Davenport, Guy

November 23, 1927–2005

Davenport considered himself a teacher foremost and his writings as “an extension of the classroom,” the creative component of a searching mind.

Writer, educator, illustrator. Davenport was born in Anderson on November 23, 1927, the son of Guy Mattison Davenport and Marie Fant. He showed a literary inclination from an early age. When he was twelve he created his own “newspaper,” The Franklin Street News, precociously reporting on “visits, birthdays, the births of kittens and puppies.” As a child, Davenport received private tutoring at Anderson College. He went on to study at Duke (B.A., 1948) and Oxford (B.Litt., 1950) on a Rhodes scholarship, where he wrote his thesis on James Joyce’s Ulysses. He served with the Army Airborne Corps (1950–1952) and began his teaching career at Washington University in St. Louis (1952–1955). In 1952, while conducting research for an article, he formed a lasting acquaintance with the modernist poet Ezra Pound. Subsequently he visited the writer during his imprisonment at St. Elizabeth’s Hospital for the Insane. When Davenport completed his Ph.D. at Harvard (1961), Pound was the subject of his dissertation.

Davenport considered himself a teacher foremost and his writings as “an extension of the classroom,” the creative component of a searching mind. In 1963 he started teaching at the University of Kentucky, an institution that he has been associated with ever since. He was honored with the Alumni Distinguished Professor citation in 1983, retired in 1991, and became a professor emeritus in 1992.
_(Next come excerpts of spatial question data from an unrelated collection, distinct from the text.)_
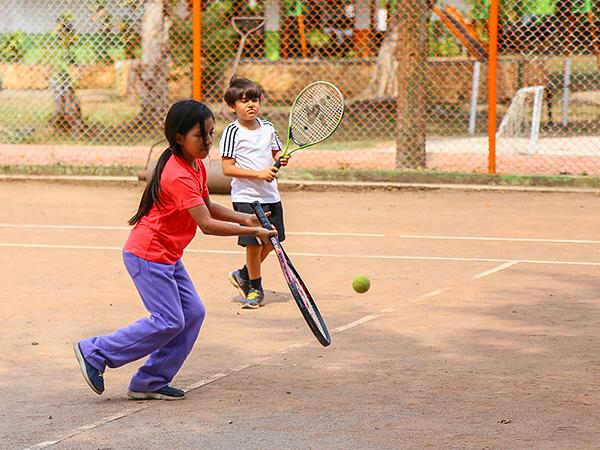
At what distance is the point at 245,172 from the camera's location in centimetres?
811

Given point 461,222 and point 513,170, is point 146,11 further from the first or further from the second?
point 461,222

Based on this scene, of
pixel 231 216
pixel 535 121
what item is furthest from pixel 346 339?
pixel 535 121

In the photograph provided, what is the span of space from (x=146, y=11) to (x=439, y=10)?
16.6ft

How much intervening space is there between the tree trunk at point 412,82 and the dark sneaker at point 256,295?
7.39 metres

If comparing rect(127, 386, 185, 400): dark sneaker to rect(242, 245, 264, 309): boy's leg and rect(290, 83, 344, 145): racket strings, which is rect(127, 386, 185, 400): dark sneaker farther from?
rect(290, 83, 344, 145): racket strings

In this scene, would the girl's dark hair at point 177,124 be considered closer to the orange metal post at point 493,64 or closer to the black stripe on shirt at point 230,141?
the black stripe on shirt at point 230,141

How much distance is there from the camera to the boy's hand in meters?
7.65

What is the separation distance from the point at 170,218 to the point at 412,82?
32.0 ft

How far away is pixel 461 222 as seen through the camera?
1219 cm

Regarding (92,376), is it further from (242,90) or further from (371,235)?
(371,235)

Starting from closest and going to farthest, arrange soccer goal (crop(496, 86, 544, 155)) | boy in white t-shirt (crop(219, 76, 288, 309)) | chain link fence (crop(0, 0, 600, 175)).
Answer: boy in white t-shirt (crop(219, 76, 288, 309)) < chain link fence (crop(0, 0, 600, 175)) < soccer goal (crop(496, 86, 544, 155))

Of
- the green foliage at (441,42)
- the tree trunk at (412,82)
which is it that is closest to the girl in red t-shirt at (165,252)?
the tree trunk at (412,82)

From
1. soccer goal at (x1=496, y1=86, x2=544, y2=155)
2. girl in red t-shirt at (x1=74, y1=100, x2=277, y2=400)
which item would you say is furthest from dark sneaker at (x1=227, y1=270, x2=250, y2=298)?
soccer goal at (x1=496, y1=86, x2=544, y2=155)

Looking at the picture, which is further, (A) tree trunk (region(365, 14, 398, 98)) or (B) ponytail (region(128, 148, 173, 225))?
(A) tree trunk (region(365, 14, 398, 98))
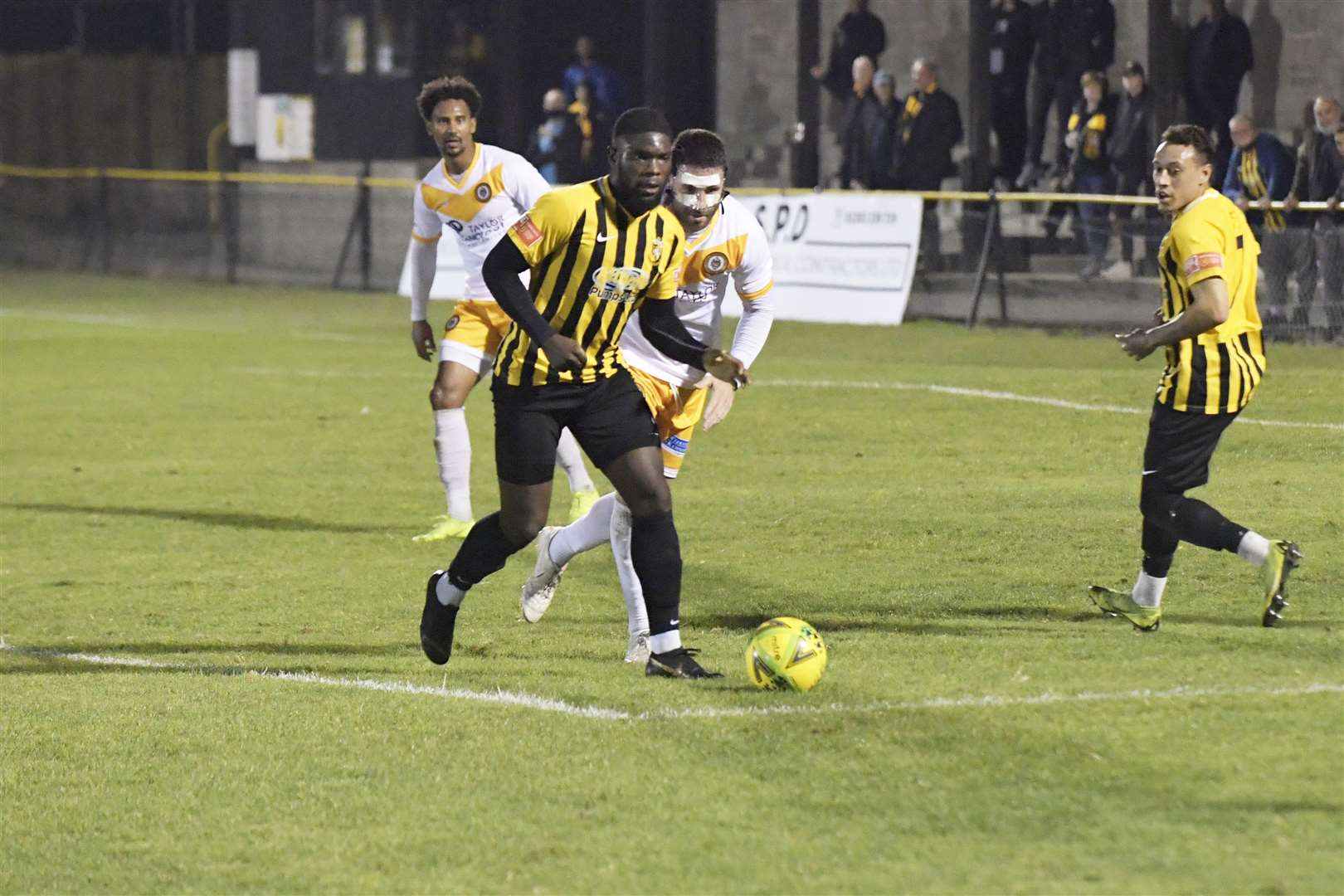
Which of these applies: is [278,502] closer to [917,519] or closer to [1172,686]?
[917,519]

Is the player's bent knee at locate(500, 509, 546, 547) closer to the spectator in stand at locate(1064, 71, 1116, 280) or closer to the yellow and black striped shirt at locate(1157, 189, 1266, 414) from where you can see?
the yellow and black striped shirt at locate(1157, 189, 1266, 414)

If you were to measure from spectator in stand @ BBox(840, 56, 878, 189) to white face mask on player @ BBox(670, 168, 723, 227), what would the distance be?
1632 cm

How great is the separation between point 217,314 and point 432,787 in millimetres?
21048

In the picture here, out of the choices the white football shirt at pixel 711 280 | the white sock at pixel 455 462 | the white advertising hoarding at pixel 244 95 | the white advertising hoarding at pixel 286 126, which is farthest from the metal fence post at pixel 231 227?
the white football shirt at pixel 711 280

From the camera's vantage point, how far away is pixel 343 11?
34.3m

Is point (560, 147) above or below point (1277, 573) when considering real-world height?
above

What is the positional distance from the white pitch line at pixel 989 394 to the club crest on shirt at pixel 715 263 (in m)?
6.81

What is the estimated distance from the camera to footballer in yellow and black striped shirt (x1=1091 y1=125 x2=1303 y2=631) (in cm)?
780

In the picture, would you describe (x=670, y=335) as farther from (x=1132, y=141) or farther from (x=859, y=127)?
(x=859, y=127)

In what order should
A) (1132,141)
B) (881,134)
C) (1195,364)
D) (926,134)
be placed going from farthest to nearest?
(881,134) → (926,134) → (1132,141) → (1195,364)

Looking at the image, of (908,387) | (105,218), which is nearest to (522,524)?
(908,387)

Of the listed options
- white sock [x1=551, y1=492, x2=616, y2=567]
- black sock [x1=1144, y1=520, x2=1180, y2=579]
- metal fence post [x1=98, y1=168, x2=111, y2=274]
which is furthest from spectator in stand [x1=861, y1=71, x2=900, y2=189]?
black sock [x1=1144, y1=520, x2=1180, y2=579]

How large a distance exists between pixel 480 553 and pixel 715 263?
1410 millimetres

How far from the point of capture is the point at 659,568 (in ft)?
24.4
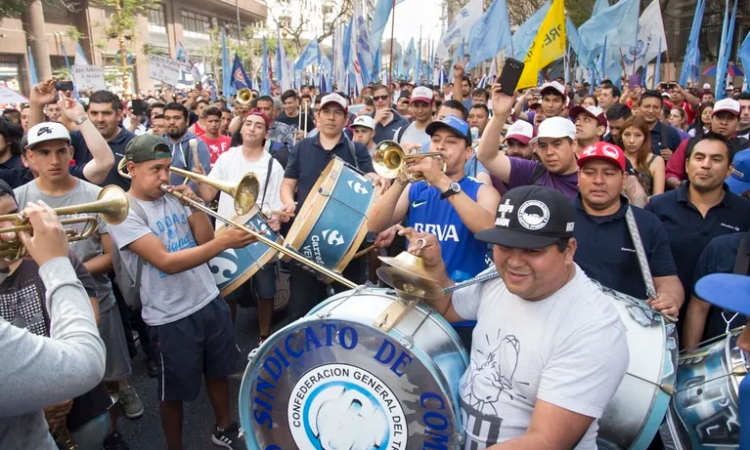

Davenport was also a prolific writer in multiple genres and an illustrator for his own books and others. He authored more than twenty books, including two poetry collections. He also published book-length translations of classical texts by Sappho, Diogenes, and Heracleitus. Davenport’s articles appeared in Virginia Quarterly Review, Life, New York Times Book Review, and National Review, where he was a contributing editor (1962–1983). His interest in the history of ideas and his broad learning imbued his fiction with its rarefied texture: it was densely allusive, frequently experimental, and classically informed. He described his stories as “lessons in history.” Davenport’s stories require close reading, appropriate for a man who proclaimed that “[a]rt is always the replacing of indifference by attention.”

Representative volumes of Davenport’s short stories include Da Vinci’s Bicycle: Ten Stories (1979) and Twelve Stories (1997). The Geography of the Imagination (1981) and Every Force Evolves a Form (1987) collect sixty of Davenport’s highly regarded critical essays, touching on such provocative thinkers as Ludwig Wittgenstein, Charles Olson, and Samuel Beckett. An intellectual jack-of-all- trades, Davenport was a South Carolinian who became an internationally respected man of letters.

Crane, Joan, and Richard Noble. Guy Davenport: A Descriptive Bibliography, 1947–1955. Haverford, Pa.: Green Shade, 1996.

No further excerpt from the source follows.